Happiness: A Continuing Study

This my grandson’s happy smile…

Looking at a definition of happiness as “feeling pleasure or contentment” I would say he’s rather content, but what you don’t see is his cast. He hasn’t learned to label what he’s going through as bad, so this leads me to believe that happiness is an inside job.

So much of my life I’ve been looking for some undefinable something, always knowing that something was missing. Was it wanting to be happy? If I try harder to do life better… being a better wife, sister, mother, friend, I would fit in someplace.

Having things didn’t make me feel better about myself. Going back to the definition of happiness, perhaps this is what I was looking for.

Understanding the influences of my past didn’t make my depression better. Listing things I was supposed to be grateful for only left me seeing all the ways I had lost.

Drinking gave me temporary contentment; then when I quit drinking gambling took me out of my misery for short periods of time.

I now see that what I believed about happiness was wrong. To try and find that right person, that right something will not make me happy — “feeling pleasure or contentment.” The search is overrated.

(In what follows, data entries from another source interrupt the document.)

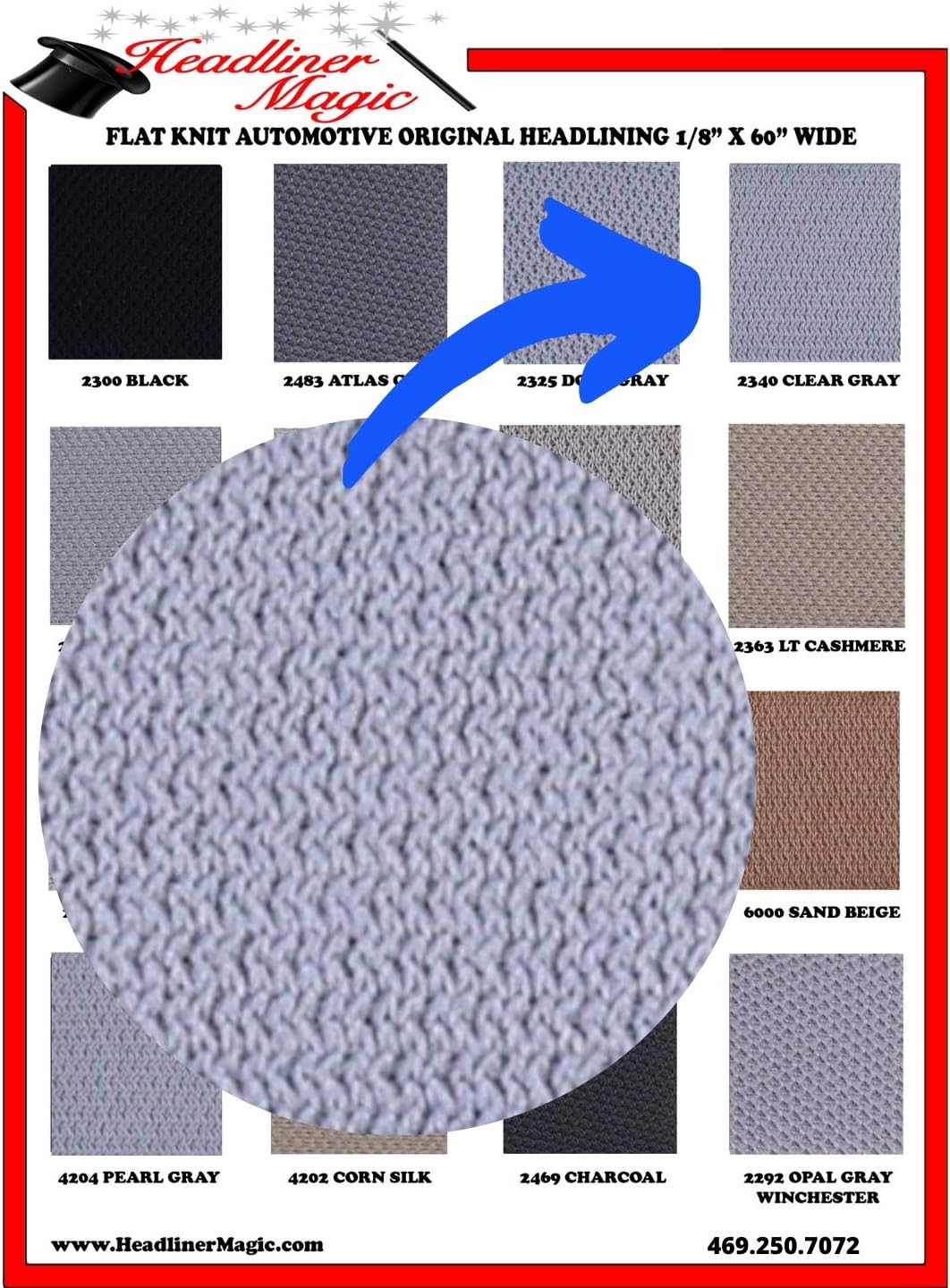 Headliner Magic - Flat Knit Style Auto Headliners - 18 Colors (2340 - Clear Gray)
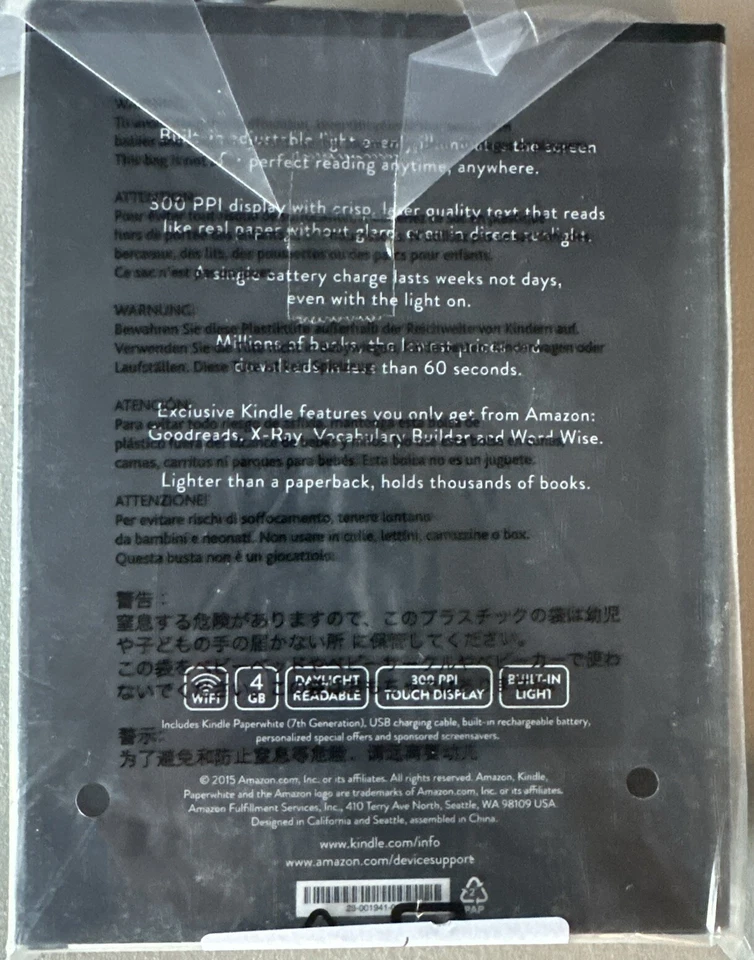 Amazon Kindle Paperwhite (7.ª generación) B00OQVZDJM 4 GB, Wi-Fi, libro electrónico de 6 pulgadas... Foto 2 de 3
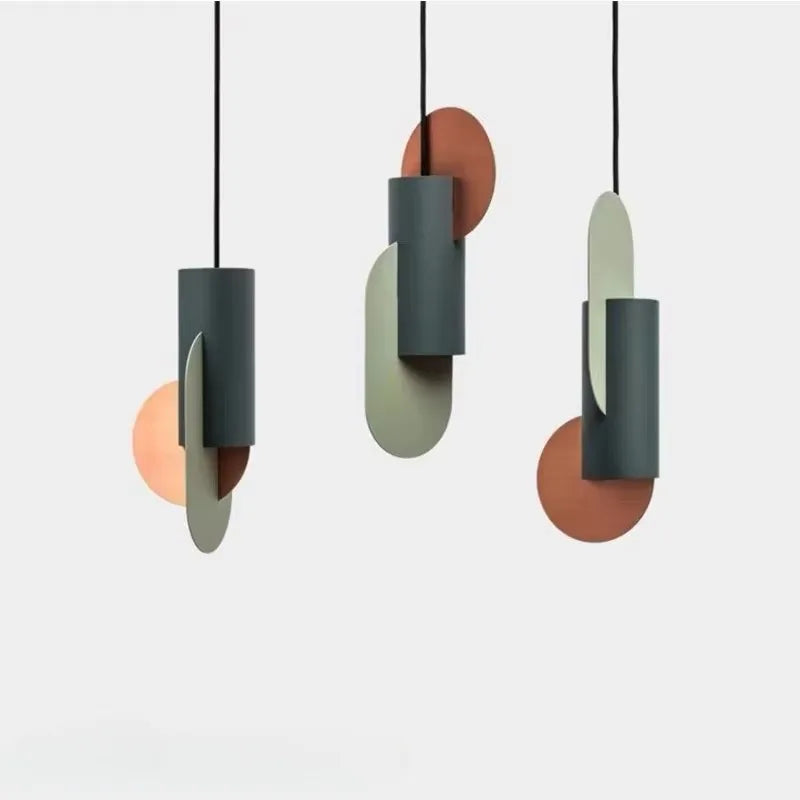 Nordic Modern Pendant Light Color Matching Single Head Hanging Lamp Green Cylindrical LED Bedroom Home Decor Lighting Fixtures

Contentment comes from living a spiritually connected life. Knowing on those days when the depression crowds in that I am still worthy of love, that I am enough even on those days when I do nothing but just show up.

Yes, I have found that one missing something. Digging deep within myself, I realized that blame kept me from my spiritual source and the things I feared kept me from doing the right thing for myself.

I know I am not the only one that has lived a shame-based life. Myself and others are now living a courageous, empathetic, and compassionate life.

Remembering that in order to give to others, I first have to give those things to myself; that true joy and happiness come from gratitude, and that all I need to be a success is to get up one more time than I fall.